From a practical standpoint there is a limit to just how much risk assessment we can do. It is rational to reduce the uncertainties as much as possible, which suggests that we should attack the biggest or most amenable to reduction ones first. By that standard the helium issue should actually have been dealt with first, followed by the "classic" physics risks. And killer tomatoes and gods would have been skipped since there is no real way of assessing them (hmm, have I managed to annoy the theology faculty too now?)
The problem with this "look under the streetlamp" method is that there might be sizeable but hard to estimate risks. The Asilomar process for genetic modification had the sensible idea to focus attention on developing knowledge about relevant but at the point unestimable risks. This works when some risks have apparently high priors and some plausible way of understanding them better is possible. But it doesn't solve the problem of the myriad of tiny possibilities that just might be real, or potentially big risks where there is no way of investigating.
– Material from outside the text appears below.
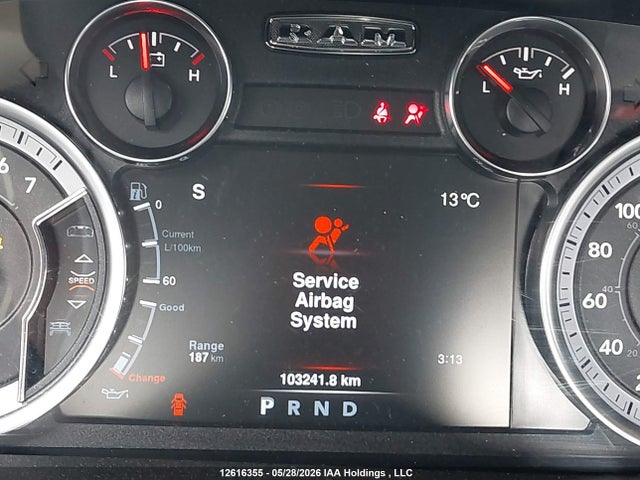 2021 Dodge Ram 1500 მანქანა იყიდება აუქციონზე, vin: 3C6RR7KT0MG527025, აუქციონის ნომერი: 12616355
Obviously social capital plays a great deal of role in who gets their risks investigated. If the Catholic Church was concerned enough about divine interventions in the LHC, there would be a report about it. If a nobody writes a physics preprint with a potential disaster scenario it will likely not be investigated as thoroughly as its contents rationally might demand. In many situations this social factor is rational: in a well-functioning scientific community (or society) people with good ideas and accurate predictions should drift towards prominent positions while bad predictors should become obscure. It is just that the process is noisy enough that the correlation between prominence and correct relevance guesses might be too weak for this to be very effective - and there might be systematic biases, such as people making wilder predictions before becoming prominent. Improving the estimation, for example through information markets, would be a good thing.
In most situations the stakes are low, and we can safely not just ignore most unlikely possibilities but even a few likely ones, if the total amount of probability or hazard missed is much smaller than the probability and hazard we actually assess. The real mess happens for global catastrophic risks, since here the stakes are so high that even ridiculously low probabilities actually matter for real-world decisions. Small probabilities = we cannot ignore the burgeoning set of barely-possible risks - and since this set is so large and fuzzy we no longer have a rational way of telling what we can safely ignore.
So there you have it: we are most likely irrational about the truly globally important threats (especially the ones we will discover actually have a pretty high chance of occurring). At least we can be pretty certain that the LHC cooling system is not going to blow up.